* [Brief] In the data below, find every line with the word "holder" and copy it out.

Dataset items
◆ ◆ ◆ ◆ ◆

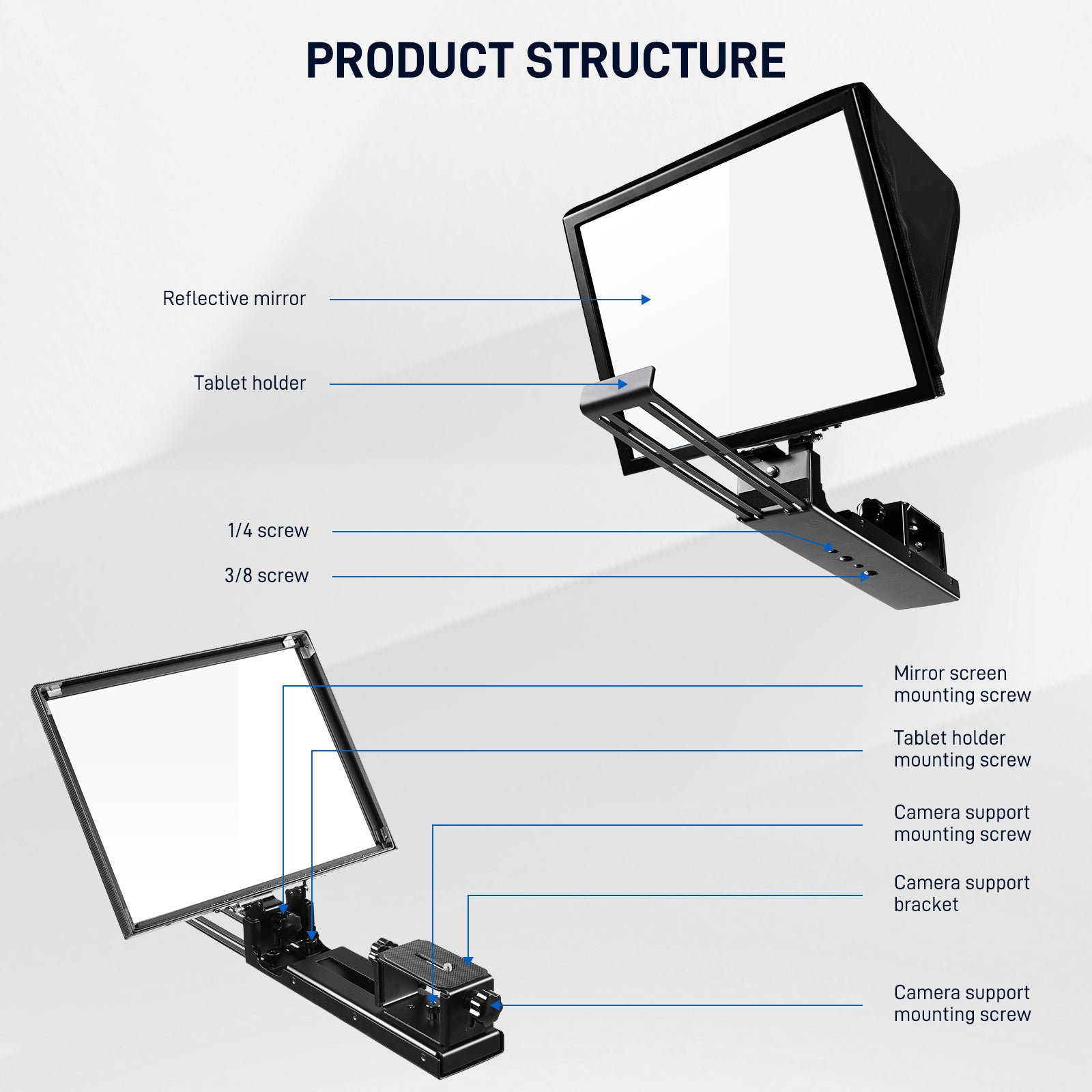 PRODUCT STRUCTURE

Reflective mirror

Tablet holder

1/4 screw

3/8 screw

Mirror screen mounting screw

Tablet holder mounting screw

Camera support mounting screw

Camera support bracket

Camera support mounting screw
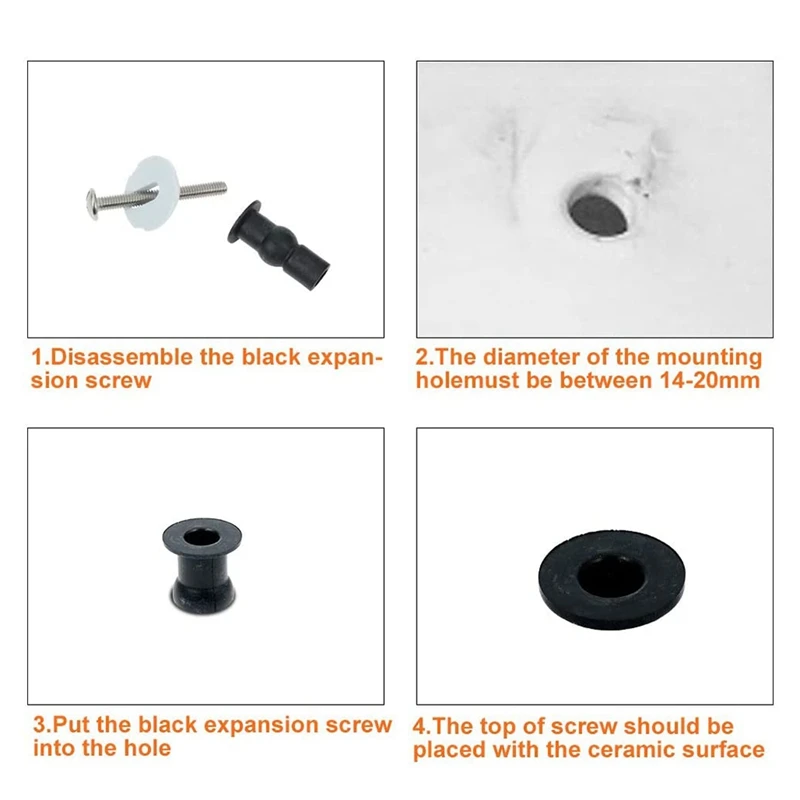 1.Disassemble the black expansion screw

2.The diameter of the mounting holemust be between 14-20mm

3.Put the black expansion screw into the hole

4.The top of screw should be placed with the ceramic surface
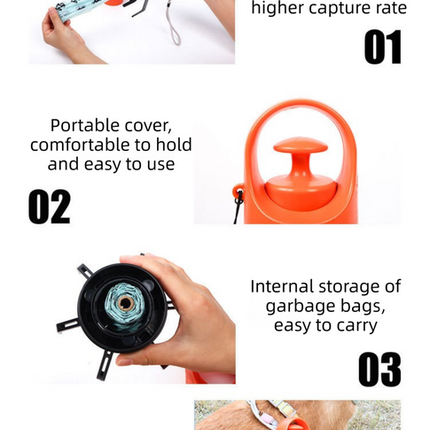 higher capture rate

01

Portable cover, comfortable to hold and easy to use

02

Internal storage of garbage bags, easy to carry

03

◆ ◆ ◆ ◆ ◆

* [Written response]
Tablet holder
Tablet holder mounting screw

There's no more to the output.